TABLE 1—
Finding | Supporting Data |
More humane, health-promoting correctional environments enhance prison safety and job satisfaction. | 78% of participating staff said Norwegian correctional concepts will enhance officer safety. 94% said the training provided new perspectives on how prisons could change for the better. |
The training demonstrates early efficacy in critical knowledge and skills transfer and changing correctional practice. | “[This program] renewed my hope for our profession. It has inspired me to focus on activities and prison life that will enhance the inmates’ lives and make them healthier, better neighbors.” “I am proud to say that this Father’s Day, inmates will wear their own clothing for visitation with their children. We started an inmate council and a new, more compassionate approach with suicidal inmates. We are making change.” “We have begun to get a highly assaultive inmate (42 staff assaults in 3 years) out of his cell without restraints on a regular basis.
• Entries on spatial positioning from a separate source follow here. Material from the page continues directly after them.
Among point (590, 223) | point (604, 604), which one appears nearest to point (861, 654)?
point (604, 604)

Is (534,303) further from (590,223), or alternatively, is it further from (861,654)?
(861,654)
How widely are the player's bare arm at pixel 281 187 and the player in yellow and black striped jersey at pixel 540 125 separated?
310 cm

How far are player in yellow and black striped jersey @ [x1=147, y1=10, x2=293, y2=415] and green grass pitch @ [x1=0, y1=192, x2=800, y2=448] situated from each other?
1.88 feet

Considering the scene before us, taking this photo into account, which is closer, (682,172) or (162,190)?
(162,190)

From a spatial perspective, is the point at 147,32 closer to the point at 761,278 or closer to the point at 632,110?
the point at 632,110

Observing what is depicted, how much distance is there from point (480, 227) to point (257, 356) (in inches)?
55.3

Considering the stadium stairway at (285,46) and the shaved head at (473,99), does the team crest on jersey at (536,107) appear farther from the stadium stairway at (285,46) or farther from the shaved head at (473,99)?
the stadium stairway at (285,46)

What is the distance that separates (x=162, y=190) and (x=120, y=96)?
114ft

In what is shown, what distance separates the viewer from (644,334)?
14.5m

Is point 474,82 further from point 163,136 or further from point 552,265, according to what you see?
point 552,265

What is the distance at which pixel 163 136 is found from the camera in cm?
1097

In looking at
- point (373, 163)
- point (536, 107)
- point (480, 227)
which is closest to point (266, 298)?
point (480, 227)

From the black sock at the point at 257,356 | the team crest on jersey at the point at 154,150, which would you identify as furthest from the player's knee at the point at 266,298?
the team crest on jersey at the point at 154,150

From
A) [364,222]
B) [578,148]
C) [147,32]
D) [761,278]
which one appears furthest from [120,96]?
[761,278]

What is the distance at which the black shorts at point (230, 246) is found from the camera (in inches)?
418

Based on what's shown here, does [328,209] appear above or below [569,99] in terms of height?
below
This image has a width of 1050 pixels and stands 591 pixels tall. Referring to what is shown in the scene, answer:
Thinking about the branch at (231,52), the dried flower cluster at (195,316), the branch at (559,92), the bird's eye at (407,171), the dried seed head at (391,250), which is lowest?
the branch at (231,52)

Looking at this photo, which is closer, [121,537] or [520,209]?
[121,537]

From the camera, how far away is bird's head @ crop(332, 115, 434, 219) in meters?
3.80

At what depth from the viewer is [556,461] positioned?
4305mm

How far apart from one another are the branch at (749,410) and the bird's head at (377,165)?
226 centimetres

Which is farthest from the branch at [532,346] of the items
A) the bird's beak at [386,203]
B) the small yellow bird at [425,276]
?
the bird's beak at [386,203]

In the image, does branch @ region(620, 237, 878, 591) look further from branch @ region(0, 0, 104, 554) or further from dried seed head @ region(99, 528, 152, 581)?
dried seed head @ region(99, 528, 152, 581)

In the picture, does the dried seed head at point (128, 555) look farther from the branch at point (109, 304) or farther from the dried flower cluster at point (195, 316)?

Yesterday officers took turns playing monopoly with him for 2 hours. It’s working.” |
A workforce training that introduces correctional officers to an alternative approach to correctional work—one that emphasizes humanization, health, and rehabilitation—is feasible, well-received by the workforce, and can transform the professional lives of participants. | “I am forever grateful for the opportunity I had to see a different correctional model completely challenge everything we do.” “We take things from inmates that act out. We do this so they will behave, and also for staff safety or their own. . . . But [after this experience], I can’t go back to that way of thinking. It’s hard when you have seen the other side. When you have seen and know that it can be better for both staff and the adults in our custody.” “On the last day of training we had a big disturbance, I found myself touching a participant on the shoulder and saying, ‘I’m going to take care of you right now.’ . . . I went 10 years without touching an inmate in a non–use-of-force situation. I just didn’t touch people. More, I’m not about to tell an inmate ‘I’m going to take care of you.’ This has continued since then. I’ve seen it in all my interactions. I have more inmates saying ‘thanks for helping me’ and more inmates that are talking to me first before they bang on cell doors or kick and scream. It’s amazing.” |
Residents say the intervention positively transforms their experience of incarceration and better prepares them for life in the community. | “On a 1–10, my depression was a 10 or 11. I made some poor decisions due to my unstable emotional state and my actions drew the attention of [staff]. To my surprise, shock even, I received a lot of outreach and support from officers. . . . All of these people went above and beyond their job, treating us inmates with a measure of humanity and dignity. . . . I realized that it may be time for a perspective shift. An update to my whole us-versus-them mentality.” “I was pulled out [of my cell] one day and brought into a conference room where 10 staff told me they all had a vested interest in my success. At first I was in shock, then skeptical . . . then they escorted me unrestrained outside for the first time in a long time [and] there was an overwhelming flood of emotional feelings that gradually turned into confidence I hadn’t felt in years. After meeting with this group several more times it became more of a protective feeling because they truly cared about me . . . [it has] changed my outlook on my life and gave me a strong sense of pride and accomplishment . . . these people treated me like anyone in society would treat me rather than being a burden. This ultimately has made me feel like I’m equally worthy of returning back into society with confidence and for this I am truly grateful.” |
Note. Surveys were completed by 64 correctional staff participating in a multiday training delivered by Norwegian Correctional Service trainers and program leadership; the training followed a 10-day immersion learning experience in Norway in which 10 of the staff had participated. Qualitative data are excerpted from staff and resident comments in the 6 months following the training, during which program leadership provided Department of Corrections leadership and staff with strategy and technical assistance support to change correctional practice in participating housing units.